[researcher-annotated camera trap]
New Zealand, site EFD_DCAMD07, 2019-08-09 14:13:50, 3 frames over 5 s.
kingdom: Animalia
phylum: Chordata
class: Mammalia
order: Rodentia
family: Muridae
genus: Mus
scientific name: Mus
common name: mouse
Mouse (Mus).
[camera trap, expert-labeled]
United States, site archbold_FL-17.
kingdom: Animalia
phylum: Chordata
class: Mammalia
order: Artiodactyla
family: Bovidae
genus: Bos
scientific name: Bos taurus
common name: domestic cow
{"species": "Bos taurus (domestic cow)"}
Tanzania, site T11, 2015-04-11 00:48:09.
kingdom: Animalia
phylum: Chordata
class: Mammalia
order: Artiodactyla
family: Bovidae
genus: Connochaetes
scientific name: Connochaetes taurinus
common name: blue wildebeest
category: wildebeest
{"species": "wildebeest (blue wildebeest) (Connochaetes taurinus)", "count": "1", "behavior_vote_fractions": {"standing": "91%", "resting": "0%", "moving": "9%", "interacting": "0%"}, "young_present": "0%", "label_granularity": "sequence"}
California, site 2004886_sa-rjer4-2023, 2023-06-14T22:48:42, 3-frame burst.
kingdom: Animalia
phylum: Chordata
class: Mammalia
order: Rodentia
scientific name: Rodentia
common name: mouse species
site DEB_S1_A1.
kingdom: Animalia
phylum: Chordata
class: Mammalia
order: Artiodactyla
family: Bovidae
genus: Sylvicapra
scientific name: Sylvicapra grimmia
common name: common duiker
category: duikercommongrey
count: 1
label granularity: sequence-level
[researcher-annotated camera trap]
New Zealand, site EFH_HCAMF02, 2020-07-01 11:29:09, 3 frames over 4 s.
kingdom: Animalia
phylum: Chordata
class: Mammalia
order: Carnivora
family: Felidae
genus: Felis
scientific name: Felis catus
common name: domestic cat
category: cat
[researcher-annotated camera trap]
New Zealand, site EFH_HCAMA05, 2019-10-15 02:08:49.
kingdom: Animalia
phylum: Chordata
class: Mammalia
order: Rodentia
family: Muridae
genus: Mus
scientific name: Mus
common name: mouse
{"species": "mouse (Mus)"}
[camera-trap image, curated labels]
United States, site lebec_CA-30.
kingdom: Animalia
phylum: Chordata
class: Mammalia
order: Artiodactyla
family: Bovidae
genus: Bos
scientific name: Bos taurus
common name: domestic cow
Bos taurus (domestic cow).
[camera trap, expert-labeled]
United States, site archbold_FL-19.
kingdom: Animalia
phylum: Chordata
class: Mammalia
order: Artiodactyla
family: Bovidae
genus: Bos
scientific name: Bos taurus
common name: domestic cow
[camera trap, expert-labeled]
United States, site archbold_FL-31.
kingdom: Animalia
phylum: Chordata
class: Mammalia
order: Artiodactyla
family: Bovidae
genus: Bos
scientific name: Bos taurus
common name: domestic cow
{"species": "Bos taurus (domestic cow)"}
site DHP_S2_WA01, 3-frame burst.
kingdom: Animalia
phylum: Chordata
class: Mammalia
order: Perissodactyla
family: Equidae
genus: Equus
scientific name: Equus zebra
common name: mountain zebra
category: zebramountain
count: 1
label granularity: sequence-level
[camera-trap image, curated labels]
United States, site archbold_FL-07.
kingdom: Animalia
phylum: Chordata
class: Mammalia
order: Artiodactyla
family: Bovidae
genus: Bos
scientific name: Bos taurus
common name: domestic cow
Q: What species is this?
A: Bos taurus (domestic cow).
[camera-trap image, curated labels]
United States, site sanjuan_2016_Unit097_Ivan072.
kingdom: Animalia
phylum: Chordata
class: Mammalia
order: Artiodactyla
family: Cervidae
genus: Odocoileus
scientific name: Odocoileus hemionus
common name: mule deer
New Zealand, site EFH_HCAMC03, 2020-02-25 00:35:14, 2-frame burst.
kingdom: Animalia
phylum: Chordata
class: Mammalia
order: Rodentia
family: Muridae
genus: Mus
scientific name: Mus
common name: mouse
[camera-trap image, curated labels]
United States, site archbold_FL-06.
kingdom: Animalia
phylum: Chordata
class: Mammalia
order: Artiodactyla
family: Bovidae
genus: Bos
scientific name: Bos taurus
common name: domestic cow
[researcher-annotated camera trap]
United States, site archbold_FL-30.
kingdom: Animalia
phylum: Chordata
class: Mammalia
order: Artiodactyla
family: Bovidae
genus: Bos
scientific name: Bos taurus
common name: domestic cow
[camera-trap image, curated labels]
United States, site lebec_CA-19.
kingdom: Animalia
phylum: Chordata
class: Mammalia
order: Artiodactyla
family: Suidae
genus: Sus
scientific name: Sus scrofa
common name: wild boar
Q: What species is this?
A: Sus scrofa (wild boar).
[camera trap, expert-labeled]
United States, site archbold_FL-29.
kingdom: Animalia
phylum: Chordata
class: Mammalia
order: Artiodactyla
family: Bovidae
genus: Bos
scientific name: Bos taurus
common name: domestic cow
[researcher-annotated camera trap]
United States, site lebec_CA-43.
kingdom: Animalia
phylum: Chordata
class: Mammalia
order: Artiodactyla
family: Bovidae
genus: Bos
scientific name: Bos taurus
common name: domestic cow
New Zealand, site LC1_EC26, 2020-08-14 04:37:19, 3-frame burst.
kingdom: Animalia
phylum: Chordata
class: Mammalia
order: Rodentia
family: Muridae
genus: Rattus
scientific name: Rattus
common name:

● **Required work**
Your answer should be the full listing, copied exactly.

● **Expected answer**
[researcher-annotated camera trap]
New Zealand, site EFD_DCAMD07, 2019-08-09 14:13:50, 3 frames over 5 s.
kingdom: Animalia
phylum: Chordata
class: Mammalia
order: Rodentia
family: Muridae
genus: Mus
scientific name: Mus
common name: mouse
Mouse (Mus).
[camera trap, expert-labeled]
United States, site archbold_FL-17.
kingdom: Animalia
phylum: Chordata
class: Mammalia
order: Artiodactyla
family: Bovidae
genus: Bos
scientific name: Bos taurus
common name: domestic cow
{"species": "Bos taurus (domestic cow)"}
Tanzania, site T11, 2015-04-11 00:48:09.
kingdom: Animalia
phylum: Chordata
class: Mammalia
order: Artiodactyla
family: Bovidae
genus: Connochaetes
scientific name: Connochaetes taurinus
common name: blue wildebeest
category: wildebeest
{"species": "wildebeest (blue wildebeest) (Connochaetes taurinus)", "count": "1", "behavior_vote_fractions": {"standing": "91%", "resting": "0%", "moving": "9%", "interacting": "0%"}, "young_present": "0%", "label_granularity": "sequence"}
California, site 2004886_sa-rjer4-2023, 2023-06-14T22:48:42, 3-frame burst.
kingdom: Animalia
phylum: Chordata
class: Mammalia
order: Rodentia
scientific name: Rodentia
common name: mouse species
site DEB_S1_A1.
kingdom: Animalia
phylum: Chordata
class: Mammalia
order: Artiodactyla
family: Bovidae
genus: Sylvicapra
scientific name: Sylvicapra grimmia
common name: common duiker
category: duikercommongrey
count: 1
label granularity: sequence-level
[researcher-annotated camera trap]
New Zealand, site EFH_HCAMF02, 2020-07-01 11:29:09, 3 frames over 4 s.
kingdom: Animalia
phylum: Chordata
class: Mammalia
order: Carnivora
family: Felidae
genus: Felis
scientific name: Felis catus
common name: domestic cat
category: cat
[researcher-annotated camera trap]
New Zealand, site EFH_HCAMA05, 2019-10-15 02:08:49.
kingdom: Animalia
phylum: Chordata
class: Mammalia
order: Rodentia
family: Muridae
genus: Mus
scientific name: Mus
common name: mouse
{"species": "mouse (Mus)"}
[camera-trap image, curated labels]
United States, site lebec_CA-30.
kingdom: Animalia
phylum: Chordata
class: Mammalia
order: Artiodactyla
family: Bovidae
genus: Bos
scientific name: Bos taurus
common name: domestic cow
Bos taurus (domestic cow).
[camera trap, expert-labeled]
United States, site archbold_FL-19.
kingdom: Animalia
phylum: Chordata
class: Mammalia
order: Artiodactyla
family: Bovidae
genus: Bos
scientific name: Bos taurus
common name: domestic cow
[camera trap, expert-labeled]
United States, site archbold_FL-31.
kingdom: Animalia
phylum: Chordata
class: Mammalia
order: Artiodactyla
family: Bovidae
genus: Bos
scientific name: Bos taurus
common name: domestic cow
{"species": "Bos taurus (domestic cow)"}
site DHP_S2_WA01, 3-frame burst.
kingdom: Animalia
phylum: Chordata
class: Mammalia
order: Perissodactyla
family: Equidae
genus: Equus
scientific name: Equus zebra
common name: mountain zebra
category: zebramountain
count: 1
label granularity: sequence-level
[camera-trap image, curated labels]
United States, site archbold_FL-07.
kingdom: Animalia
phylum: Chordata
class: Mammalia
order: Artiodactyla
family: Bovidae
genus: Bos
scientific name: Bos taurus
common name: domestic cow
Q: What species is this?
A: Bos taurus (domestic cow).
[camera-trap image, curated labels]
United States, site sanjuan_2016_Unit097_Ivan072.
kingdom: Animalia
phylum: Chordata
class: Mammalia
order: Artiodactyla
family: Cervidae
genus: Odocoileus
scientific name: Odocoileus hemionus
common name: mule deer
New Zealand, site EFH_HCAMC03, 2020-02-25 00:35:14, 2-frame burst.
kingdom: Animalia
phylum: Chordata
class: Mammalia
order: Rodentia
family: Muridae
genus: Mus
scientific name: Mus
common name: mouse
[camera-trap image, curated labels]
United States, site archbold_FL-06.
kingdom: Animalia
phylum: Chordata
class: Mammalia
order: Artiodactyla
family: Bovidae
genus: Bos
scientific name: Bos taurus
common name: domestic cow
[researcher-annotated camera trap]
United States, site archbold_FL-30.
kingdom: Animalia
phylum: Chordata
class: Mammalia
order: Artiodactyla
family: Bovidae
genus: Bos
scientific name: Bos taurus
common name: domestic cow
[camera-trap image, curated labels]
United States, site lebec_CA-19.
kingdom: Animalia
phylum: Chordata
class: Mammalia
order: Artiodactyla
family: Suidae
genus: Sus
scientific name: Sus scrofa
common name: wild boar
Q: What species is this?
A: Sus scrofa (wild boar).
[camera trap, expert-labeled]
United States, site archbold_FL-29.
kingdom: Animalia
phylum: Chordata
class: Mammalia
order: Artiodactyla
family: Bovidae
genus: Bos
scientific name: Bos taurus
common name: domestic cow
[researcher-annotated camera trap]
United States, site lebec_CA-43.
kingdom: Animalia
phylum: Chordata
class: Mammalia
order: Artiodactyla
family: Bovidae
genus: Bos
scientific name: Bos taurus
common name: domestic cow
New Zealand, site LC1_EC26, 2020-08-14 04:37:19, 3-frame burst.
kingdom: Animalia
phylum: Chordata
class: Mammalia
order: Rodentia
family: Muridae
genus: Rattus
scientific name: Rattus
common name:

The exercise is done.